How long has it been that other “red” carpets haven’t been red, even though everyone calls them that anyway? Probably since the mid-2010s when the idea of personal Instagram aesthetics gripped the culture and red carpet event planners realized, hey, photo backdrops kinda matter! The Met Gala had a pink printed carpet in 2016, abandoning red as the de facto choice from then on. The Emmys arrivals carpet was champagne in 2018. The 2022 Tony Awards had a gray carpet. Events that have anything to do with climate change are expected to have green carpets. And on and on.
The Oscars are the second biggest red carpet event of the year after the Met Gala, and this year, organizers hired consultants with Met Gala planning experience, Lisa Love (yes, LC’s Teen Vogue boss on The Hills) and Raúl Àvila. This was part of the eight-part plan to return the Oscars to its former glory. And while the ceremony isn’t quite there yet, the carpet color change was one important detail that helped drag this thing into the year 2023 and give it the energy it’s long needed.
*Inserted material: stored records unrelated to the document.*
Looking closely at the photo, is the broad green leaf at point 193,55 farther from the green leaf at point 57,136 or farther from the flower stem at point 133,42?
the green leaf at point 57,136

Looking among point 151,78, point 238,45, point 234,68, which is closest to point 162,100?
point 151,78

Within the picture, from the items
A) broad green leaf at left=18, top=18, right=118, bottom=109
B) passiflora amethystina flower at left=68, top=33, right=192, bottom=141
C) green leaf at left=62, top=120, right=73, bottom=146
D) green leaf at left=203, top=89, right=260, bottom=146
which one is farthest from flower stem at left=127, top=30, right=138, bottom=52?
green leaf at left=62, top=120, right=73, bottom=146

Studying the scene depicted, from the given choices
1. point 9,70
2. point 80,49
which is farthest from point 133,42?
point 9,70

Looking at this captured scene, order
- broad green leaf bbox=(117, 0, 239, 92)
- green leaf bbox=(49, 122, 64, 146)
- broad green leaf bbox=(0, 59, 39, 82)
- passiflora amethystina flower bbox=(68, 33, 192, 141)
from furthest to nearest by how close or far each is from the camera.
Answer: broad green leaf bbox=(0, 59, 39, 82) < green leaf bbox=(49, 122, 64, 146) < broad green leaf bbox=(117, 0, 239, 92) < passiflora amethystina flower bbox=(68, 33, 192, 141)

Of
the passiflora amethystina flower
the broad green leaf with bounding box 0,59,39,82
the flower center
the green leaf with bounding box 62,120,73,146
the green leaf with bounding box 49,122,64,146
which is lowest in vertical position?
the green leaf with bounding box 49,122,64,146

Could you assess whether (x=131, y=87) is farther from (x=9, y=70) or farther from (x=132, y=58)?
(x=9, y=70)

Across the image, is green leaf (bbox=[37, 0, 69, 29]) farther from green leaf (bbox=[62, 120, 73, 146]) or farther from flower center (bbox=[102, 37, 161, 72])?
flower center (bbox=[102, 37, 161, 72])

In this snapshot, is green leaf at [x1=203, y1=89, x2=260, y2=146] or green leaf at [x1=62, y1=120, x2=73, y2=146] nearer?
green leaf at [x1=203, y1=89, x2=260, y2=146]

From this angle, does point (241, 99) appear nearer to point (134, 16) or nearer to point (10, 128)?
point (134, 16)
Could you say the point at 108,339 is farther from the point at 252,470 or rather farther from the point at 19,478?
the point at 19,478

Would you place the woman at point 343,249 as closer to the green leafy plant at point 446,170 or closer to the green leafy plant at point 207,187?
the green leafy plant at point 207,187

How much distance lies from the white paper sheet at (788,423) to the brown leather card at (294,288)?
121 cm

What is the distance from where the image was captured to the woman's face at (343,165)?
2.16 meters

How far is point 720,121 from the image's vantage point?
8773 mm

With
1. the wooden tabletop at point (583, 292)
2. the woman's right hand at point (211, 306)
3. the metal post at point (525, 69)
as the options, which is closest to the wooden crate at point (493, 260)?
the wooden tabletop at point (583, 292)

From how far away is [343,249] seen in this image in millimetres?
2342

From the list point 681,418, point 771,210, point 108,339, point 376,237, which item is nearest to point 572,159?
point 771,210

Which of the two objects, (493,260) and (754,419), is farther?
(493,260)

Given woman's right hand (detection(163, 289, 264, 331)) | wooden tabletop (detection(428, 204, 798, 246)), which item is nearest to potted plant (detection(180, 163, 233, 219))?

The Oscars arrivals carpet has been red every single year since its first televised ceremony in 1961. Love and Àvila decided to cover it with a tent to make it feel like evening given the black tie dress code seemed mismatched to the 3 pm start time (the Met Gala tents the carpet as well). They realized a dark color didn’t work with the tent. “We chose this beautiful sienna, saffron color that evokes the sunset, because this is the sunset before the golden hour,” Love told the Associated Press.
Love and Àvila did a good job with what I’m guessing their parameters were (would they have chosen to include Oscar statuette iconography on the step-and-repeat if they didn’t have to?). The whole carpet looked cleaner and more thoughtfully art-directed than it did last year. It especially looked better than this year’s tragic Golden Globes step-and-repeat, which is seared into my memory like Anna Wintour saying, when reviewing a layout in 2009 Vogue documentary The September Issue, “It looks like it's for blind people.”
Some accused the new light carpet of appearing “dirty,” but it wasn’t like it looked like someone had driven a tractor over it?? Yes, it’ll show stray threads and marks but talent and their clothes ought to distract from all that.